Sound counterproductive? Sleeping until noon because you’ve tossed and turned all night might feel good in the moment, but you’ll be paying for it later. Set at alarm and get up at the same time every day, you’ll soon train your body onto a more regular schedule. This goes for naps too: zonking out on the couch after work will do you no favours come midnight.

Go Easy on the Chemicals

Insomnia isn’t a disease; it’s a symptom. Don’t dream that a sleeping pill will somehow fix the problem—though it may work for a short time, you risk long-term chemical dependency. Instead of putting more things in your body, look at what you’re already ingesting: Have you had eight cups of coffee today? A big meal of pasta before bed? Two glasses of wine with dinner? All can cause or irritate insomnia, so pay attention.

Get Moving

It’s a common misconception that exercise before bed will energize you. In fact, a study of highly active young men found that prolonged, vigorous exercise 30 minutes before bedtime had little effect on sleep. Edward R. Laskowski, M.D., says “Exercise initially increases such stress hormones. But several hours after a workout, a rebound effect occurs.” Yep, you know what that means: less stress is more sleep.

The Physical Necessities

It’s not all mental practice; some tricks are as easy as going to the drugstore. Warm milk or herbal tea (without caffeine of course) are for many people very effective. A small snack could also help. A good firm mattress—or a soft one, if you like that better—and air-conditioning is a good investment, as are thick curtains, earplugs, a sleep mask, and a clock without a torturous illuminated screen.
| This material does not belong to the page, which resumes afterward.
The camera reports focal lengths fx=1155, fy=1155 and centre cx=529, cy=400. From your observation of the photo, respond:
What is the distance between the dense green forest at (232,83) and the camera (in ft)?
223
Visualize, Visualize, Visualize

Forget counting sheep, new sleep techniques are much more effective. Try progressive relaxation: start at the feet, feel their weight and let them relax and sink into the bed. Move to ankles, repeat. By the time you make your way to your head, you’ll be in la la land. Or if this doesn’t work, there’s always the old backwards-count. Start at a thousand, and count one number between breaths. Good night and good luck.